*DATA TO PROCESS:*
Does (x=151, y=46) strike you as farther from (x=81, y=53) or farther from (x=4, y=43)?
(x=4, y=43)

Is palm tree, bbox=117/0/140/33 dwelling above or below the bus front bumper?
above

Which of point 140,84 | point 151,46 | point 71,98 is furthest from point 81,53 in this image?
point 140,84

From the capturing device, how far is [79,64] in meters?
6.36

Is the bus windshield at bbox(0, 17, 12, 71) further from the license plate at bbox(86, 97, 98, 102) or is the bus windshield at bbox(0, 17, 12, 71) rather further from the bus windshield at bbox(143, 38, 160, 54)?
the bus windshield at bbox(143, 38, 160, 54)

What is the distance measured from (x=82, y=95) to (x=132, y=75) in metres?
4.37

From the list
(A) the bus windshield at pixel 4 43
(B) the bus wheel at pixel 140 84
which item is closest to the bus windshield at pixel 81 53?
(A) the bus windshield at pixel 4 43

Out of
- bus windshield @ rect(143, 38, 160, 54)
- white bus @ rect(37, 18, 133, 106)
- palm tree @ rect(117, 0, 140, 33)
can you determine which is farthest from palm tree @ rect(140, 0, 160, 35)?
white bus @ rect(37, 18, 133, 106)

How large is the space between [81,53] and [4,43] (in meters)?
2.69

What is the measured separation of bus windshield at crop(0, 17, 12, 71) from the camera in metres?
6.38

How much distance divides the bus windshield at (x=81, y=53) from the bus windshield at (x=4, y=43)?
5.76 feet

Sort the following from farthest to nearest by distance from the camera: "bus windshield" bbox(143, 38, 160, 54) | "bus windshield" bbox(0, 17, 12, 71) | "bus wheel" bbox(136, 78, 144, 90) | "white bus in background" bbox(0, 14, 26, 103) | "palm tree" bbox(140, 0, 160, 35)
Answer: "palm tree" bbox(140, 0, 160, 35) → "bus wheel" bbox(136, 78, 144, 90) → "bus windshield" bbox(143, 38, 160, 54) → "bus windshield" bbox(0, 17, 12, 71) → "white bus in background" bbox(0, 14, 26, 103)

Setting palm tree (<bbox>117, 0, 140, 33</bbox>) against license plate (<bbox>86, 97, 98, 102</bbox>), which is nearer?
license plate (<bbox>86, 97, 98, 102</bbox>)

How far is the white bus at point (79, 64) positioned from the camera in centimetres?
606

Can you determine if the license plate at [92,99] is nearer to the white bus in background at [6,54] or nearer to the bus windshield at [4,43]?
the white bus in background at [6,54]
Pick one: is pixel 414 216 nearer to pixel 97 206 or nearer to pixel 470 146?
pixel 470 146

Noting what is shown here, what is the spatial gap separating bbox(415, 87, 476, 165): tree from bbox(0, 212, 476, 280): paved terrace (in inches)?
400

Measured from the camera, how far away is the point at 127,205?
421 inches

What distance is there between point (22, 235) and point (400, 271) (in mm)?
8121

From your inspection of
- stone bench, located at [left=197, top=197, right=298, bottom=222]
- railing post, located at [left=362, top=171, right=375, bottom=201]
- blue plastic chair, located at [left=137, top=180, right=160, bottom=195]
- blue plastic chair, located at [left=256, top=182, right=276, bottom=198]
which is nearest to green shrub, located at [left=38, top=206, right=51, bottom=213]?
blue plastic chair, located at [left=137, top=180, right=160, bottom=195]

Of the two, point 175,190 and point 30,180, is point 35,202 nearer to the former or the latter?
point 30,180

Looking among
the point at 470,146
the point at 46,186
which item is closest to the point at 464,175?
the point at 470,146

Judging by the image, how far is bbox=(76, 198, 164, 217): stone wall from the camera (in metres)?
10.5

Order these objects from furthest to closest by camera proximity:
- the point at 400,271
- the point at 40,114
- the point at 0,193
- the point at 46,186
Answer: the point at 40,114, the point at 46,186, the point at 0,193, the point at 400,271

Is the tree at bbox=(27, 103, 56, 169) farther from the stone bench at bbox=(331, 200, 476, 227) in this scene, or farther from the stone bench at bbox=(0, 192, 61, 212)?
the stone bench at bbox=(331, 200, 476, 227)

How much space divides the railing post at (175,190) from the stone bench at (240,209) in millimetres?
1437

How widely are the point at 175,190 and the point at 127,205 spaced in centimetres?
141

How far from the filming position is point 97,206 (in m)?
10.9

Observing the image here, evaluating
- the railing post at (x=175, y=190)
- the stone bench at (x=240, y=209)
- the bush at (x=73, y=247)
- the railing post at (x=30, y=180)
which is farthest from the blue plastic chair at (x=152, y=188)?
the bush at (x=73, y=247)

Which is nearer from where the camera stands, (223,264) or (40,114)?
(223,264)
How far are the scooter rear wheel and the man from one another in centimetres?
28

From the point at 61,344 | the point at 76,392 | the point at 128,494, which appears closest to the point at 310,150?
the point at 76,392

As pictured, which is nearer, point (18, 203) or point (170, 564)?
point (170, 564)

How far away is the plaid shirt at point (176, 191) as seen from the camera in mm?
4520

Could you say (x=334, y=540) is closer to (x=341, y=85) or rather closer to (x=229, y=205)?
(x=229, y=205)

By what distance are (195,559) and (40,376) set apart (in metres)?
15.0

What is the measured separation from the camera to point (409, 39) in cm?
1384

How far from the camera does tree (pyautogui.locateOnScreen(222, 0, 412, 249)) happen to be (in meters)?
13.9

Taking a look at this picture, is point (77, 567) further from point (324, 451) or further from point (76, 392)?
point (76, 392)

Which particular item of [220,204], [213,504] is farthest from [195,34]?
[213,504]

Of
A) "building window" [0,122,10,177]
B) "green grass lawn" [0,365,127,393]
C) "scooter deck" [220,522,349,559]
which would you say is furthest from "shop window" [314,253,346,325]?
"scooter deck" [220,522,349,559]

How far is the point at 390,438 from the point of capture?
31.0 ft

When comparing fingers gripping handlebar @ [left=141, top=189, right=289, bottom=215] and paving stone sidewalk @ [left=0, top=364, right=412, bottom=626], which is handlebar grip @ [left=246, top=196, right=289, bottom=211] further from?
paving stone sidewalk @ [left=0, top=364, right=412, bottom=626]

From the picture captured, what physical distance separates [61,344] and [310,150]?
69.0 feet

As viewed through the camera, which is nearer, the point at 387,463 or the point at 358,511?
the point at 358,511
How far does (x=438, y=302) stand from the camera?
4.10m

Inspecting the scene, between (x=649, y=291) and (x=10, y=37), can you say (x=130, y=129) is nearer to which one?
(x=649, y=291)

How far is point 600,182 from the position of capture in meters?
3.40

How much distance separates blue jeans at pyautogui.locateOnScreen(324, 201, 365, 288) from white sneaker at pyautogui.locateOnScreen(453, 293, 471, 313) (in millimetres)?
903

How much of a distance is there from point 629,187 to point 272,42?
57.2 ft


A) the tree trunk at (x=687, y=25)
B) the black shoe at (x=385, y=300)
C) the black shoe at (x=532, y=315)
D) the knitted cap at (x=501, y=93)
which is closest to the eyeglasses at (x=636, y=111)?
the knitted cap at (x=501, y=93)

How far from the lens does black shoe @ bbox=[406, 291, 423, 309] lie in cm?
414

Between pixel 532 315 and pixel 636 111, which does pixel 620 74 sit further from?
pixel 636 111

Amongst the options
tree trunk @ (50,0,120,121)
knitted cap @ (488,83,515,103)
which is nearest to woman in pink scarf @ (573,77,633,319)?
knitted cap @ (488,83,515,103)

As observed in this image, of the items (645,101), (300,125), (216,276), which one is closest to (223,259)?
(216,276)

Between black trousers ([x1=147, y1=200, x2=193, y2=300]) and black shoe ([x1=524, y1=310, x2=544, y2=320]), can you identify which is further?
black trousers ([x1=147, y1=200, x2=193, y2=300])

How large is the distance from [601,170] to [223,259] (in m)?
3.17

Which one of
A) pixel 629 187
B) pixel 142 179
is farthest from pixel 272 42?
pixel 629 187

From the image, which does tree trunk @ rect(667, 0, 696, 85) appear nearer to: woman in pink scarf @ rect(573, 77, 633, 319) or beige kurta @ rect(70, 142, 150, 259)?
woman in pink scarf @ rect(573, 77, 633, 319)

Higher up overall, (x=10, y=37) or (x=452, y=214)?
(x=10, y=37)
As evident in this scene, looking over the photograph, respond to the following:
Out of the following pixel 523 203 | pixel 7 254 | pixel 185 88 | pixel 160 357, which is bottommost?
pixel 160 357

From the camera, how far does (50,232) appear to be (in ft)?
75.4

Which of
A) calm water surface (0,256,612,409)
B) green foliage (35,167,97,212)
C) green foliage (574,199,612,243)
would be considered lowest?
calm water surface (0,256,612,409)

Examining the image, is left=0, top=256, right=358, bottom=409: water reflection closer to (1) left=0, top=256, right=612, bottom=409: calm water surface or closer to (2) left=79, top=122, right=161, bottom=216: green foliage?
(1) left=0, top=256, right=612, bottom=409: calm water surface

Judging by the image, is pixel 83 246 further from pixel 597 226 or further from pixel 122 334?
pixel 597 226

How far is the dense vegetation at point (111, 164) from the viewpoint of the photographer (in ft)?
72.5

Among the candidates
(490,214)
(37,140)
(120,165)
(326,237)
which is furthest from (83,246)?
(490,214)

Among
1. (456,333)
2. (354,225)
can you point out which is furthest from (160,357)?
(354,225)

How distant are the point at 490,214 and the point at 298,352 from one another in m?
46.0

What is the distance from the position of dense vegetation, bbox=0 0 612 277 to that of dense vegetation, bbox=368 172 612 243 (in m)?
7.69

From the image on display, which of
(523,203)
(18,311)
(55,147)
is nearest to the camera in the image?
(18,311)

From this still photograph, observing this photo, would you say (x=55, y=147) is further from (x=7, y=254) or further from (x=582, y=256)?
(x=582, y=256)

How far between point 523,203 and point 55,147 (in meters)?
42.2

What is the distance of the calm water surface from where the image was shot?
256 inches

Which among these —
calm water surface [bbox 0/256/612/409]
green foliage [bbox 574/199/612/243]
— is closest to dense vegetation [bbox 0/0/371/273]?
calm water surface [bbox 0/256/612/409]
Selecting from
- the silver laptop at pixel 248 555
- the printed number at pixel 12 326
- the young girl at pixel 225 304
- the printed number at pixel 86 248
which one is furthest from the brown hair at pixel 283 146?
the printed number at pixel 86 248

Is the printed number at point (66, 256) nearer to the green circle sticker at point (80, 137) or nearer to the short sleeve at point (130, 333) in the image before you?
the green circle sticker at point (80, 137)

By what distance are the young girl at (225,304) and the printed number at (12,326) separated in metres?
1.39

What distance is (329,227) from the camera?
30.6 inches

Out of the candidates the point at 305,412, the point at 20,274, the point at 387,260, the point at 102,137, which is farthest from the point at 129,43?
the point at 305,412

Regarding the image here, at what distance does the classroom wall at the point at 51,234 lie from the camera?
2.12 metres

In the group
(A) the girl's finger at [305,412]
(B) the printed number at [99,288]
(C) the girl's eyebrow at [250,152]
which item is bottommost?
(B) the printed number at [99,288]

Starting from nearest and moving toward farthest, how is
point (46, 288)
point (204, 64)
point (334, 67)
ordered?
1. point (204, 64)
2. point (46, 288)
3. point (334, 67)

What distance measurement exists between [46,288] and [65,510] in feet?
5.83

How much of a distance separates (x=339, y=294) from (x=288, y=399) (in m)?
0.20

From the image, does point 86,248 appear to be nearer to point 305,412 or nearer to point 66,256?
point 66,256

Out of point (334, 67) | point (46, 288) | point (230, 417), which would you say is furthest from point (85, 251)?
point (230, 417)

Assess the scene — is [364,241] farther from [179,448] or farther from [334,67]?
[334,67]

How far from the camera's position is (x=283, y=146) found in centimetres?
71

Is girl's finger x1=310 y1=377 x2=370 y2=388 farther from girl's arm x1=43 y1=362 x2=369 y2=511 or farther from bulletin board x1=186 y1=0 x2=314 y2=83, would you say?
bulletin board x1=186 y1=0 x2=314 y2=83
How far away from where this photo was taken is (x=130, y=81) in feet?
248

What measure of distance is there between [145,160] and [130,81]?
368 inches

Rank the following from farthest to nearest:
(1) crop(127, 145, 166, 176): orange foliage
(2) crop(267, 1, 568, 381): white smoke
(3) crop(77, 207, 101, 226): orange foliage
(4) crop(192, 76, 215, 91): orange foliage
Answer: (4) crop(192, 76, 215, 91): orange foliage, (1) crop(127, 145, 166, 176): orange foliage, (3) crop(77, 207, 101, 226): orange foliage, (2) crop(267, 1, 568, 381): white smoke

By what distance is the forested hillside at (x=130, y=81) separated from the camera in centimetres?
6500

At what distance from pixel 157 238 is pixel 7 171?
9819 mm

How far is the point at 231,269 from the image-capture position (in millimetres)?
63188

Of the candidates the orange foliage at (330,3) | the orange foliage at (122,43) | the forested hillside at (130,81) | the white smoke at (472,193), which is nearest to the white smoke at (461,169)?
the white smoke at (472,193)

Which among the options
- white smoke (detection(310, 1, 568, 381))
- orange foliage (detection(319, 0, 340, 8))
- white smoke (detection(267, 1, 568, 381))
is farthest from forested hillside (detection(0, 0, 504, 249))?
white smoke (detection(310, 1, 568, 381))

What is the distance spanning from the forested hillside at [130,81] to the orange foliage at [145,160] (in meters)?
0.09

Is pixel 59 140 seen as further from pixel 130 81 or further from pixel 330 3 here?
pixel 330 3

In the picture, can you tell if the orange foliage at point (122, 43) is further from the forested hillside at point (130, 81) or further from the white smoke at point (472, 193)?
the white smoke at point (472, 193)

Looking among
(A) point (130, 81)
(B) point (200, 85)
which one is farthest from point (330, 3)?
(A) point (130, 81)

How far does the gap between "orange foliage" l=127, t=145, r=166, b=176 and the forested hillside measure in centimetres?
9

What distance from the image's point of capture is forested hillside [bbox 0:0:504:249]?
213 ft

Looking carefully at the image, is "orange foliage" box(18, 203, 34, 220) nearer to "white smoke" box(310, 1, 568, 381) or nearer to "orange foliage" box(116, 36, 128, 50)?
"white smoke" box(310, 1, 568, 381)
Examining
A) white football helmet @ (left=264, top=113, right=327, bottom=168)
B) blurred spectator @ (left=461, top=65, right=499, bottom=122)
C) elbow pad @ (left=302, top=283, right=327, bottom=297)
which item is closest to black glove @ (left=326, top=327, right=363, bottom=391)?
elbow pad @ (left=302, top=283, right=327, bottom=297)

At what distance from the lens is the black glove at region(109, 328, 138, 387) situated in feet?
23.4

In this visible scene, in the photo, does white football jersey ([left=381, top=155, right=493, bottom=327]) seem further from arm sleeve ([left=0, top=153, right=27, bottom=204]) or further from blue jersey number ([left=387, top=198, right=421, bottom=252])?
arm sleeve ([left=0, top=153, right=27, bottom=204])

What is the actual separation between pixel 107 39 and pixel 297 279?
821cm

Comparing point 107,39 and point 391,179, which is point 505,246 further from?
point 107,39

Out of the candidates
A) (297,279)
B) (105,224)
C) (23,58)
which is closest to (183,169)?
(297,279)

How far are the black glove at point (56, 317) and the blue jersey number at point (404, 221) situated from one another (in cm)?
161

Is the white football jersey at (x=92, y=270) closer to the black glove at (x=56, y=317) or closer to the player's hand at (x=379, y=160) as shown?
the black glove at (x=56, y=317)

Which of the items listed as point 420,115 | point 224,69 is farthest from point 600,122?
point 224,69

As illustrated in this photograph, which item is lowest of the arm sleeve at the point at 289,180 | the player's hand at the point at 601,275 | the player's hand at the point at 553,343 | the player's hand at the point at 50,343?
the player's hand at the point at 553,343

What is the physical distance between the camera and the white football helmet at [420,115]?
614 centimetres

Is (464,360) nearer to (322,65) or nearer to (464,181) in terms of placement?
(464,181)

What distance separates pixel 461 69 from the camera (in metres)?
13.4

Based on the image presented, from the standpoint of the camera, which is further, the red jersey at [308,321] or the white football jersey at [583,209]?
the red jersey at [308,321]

*EXERCISE GOAL:* Take the line that contains "In this visible" and each line after it down to the last of the records, and retype them exactly; add nothing else.

*REPLY TO THE TASK:*
In this visible scene, in the photo, does white football jersey ([left=381, top=155, right=493, bottom=327]) seem further from arm sleeve ([left=0, top=153, right=27, bottom=204]) or further from blue jersey number ([left=387, top=198, right=421, bottom=252])?
arm sleeve ([left=0, top=153, right=27, bottom=204])

What is the actual separation between pixel 107 39 and pixel 297 279?
821cm

Comparing point 107,39 and point 391,179, which is point 505,246 further from?
point 107,39

Out of the candidates
A) (297,279)
B) (105,224)
C) (23,58)
which is closest to (183,169)?
(297,279)

How far are the black glove at point (56, 317) and the blue jersey number at point (404, 221) situated from one another (in cm)?
161

Is the white football jersey at (x=92, y=270) closer to the black glove at (x=56, y=317) or closer to the player's hand at (x=379, y=160) as shown?
the black glove at (x=56, y=317)

Which of the items listed as point 420,115 | point 224,69 is farthest from point 600,122?
point 224,69

As illustrated in this photograph, which item is lowest of the arm sleeve at the point at 289,180 | the player's hand at the point at 601,275 | the player's hand at the point at 553,343 | the player's hand at the point at 50,343?
the player's hand at the point at 553,343

What is the physical distance between the camera and the white football helmet at [420,115]?
614 centimetres

Is (464,360) nearer to (322,65) or nearer to (464,181) in terms of placement?
(464,181)

What distance separates pixel 461 69 from the camera (in metres)?
13.4

Based on the image presented, from the standpoint of the camera, which is further, the red jersey at [308,321] or the white football jersey at [583,209]?
the red jersey at [308,321]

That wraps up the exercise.